Ridder jest znany jako specjalista od cięcia strumieniem wody: Strumienie wody zapewniają niemal niewyobrażalne ciśnienie (3800 barów) do oddzielania metali i tworzyw sztucznych. Zalety procesu "cold" polegają na tym, że podczas cięcia nie powstają żadne szkodliwe emisje, a powierzchnia cięcia uzyskuje doskonałe wykończenie nawet bez przeróbek. Nie występują również zniekształcenia podczas cięcia.
Firma Ridder pierwotnie opracowała systemy ze stołem tnącym do obróbki 2D. Później dodano systemy robotów liniowych 3D z serii Waricut, które poruszały się na osiach pionowych. Jest to jednak największa maszyna, jaką Ridder uruchomił do tej pory:
Grupa Anssems z siedzibą w Holandii zamówiła pięcioosiową maszynę do cięcia strumieniem wody o objętości cięcia 32 050 x 5 050 x 1 900 mm (oś X/Y/Z) do produkcji przyczep do przewozu koni. Dwa mosty, każdy z głowicą tnącą 3D, poruszają się na 32-metrowych liniowych osiach robota. Maszyna jest podzielona na cztery kabiny, dzięki czemu każda z dwóch głowic tnących może przetwarzać jeden element, podczas gdy pozostałe dwie kabiny są zmieniane. Zapewnia to ciągłe wykorzystanie systemu. Każda głowica tnąca może przemieszczać się do wszystkich czterech kabin, zapewniając wysoką elastyczność i dostępność.

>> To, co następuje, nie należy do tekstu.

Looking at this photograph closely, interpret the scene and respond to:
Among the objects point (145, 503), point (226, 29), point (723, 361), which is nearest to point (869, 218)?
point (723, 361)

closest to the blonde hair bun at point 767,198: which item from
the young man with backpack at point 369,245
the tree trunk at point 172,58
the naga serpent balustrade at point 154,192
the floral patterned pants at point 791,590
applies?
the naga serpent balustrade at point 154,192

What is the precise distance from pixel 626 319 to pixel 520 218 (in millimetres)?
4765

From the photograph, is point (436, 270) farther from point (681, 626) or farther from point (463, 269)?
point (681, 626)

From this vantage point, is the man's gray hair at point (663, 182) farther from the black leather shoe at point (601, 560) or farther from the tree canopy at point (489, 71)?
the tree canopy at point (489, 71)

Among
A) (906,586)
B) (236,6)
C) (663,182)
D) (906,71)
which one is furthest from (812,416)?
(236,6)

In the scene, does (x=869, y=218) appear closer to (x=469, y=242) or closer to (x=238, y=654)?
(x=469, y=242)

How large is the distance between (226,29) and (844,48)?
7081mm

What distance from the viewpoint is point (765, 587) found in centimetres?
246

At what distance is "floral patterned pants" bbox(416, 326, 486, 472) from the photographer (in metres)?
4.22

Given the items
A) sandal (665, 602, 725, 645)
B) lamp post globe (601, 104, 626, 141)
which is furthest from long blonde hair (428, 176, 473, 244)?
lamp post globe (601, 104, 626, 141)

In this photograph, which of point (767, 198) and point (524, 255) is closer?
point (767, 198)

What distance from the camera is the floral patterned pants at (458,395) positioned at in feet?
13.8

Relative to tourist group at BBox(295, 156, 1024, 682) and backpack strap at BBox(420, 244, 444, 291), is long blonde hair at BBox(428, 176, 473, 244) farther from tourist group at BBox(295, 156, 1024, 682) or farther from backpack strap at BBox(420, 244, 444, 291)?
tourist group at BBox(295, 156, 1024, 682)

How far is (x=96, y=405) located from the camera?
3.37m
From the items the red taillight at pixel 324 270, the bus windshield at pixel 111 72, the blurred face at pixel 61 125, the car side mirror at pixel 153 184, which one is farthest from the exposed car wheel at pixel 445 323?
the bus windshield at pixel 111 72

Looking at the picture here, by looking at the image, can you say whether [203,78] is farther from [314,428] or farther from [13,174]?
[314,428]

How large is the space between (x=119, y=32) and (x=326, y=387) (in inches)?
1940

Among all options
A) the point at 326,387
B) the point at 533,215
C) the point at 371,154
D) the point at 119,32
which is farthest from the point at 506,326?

Zadaniem maszyny do cięcia strumieniem wody w produkcji będzie obróbka nadbudówek z tworzywa sztucznego wzmocnionego włóknem szklanym, które zostały zalaminowane i uformowane w poprzednich etapach pracy oraz wykonanie wycięć w drzwiach przyczepy do przewozu koni, na przykład.osiąga bardzo wysoką precyzję. Podczas gdy systemy zwykle pracują z dokładnością ≤ ± 20 µm na metr, długie skoki oznaczają, że ten system ma dokładność 50 µm. Inżynierowie Ridder musieli rozwiązać problem zasilania głowic tnących energią, sygnałami, sprężonym powietrzem i (oczywiście) wodą. Trzeba było również wziąć pod uwagę wysokie maksymalne prędkości przesuwu osi liniowej (20 m/min). Największym problemem były jednak duże długości przesuwu. Biorąc pod uwagę te długości, górny bieg łańcucha jest szczególnie podatny na spoczywanie na dolnym biegu (zasada ślizgającego się łańcucha energii). System ten nie mógłby więc szybować z dwóch powodów: Ciężkie wypełnienie i długi dystans podróży generowałyby zbyt duże tarcie. Ponadto wysokociśnieniowy przewód doprowadzający wodę wymaga większego promienia gięcia, więc zasada łańcucha "na łańcuchu" nie wchodziła w grę.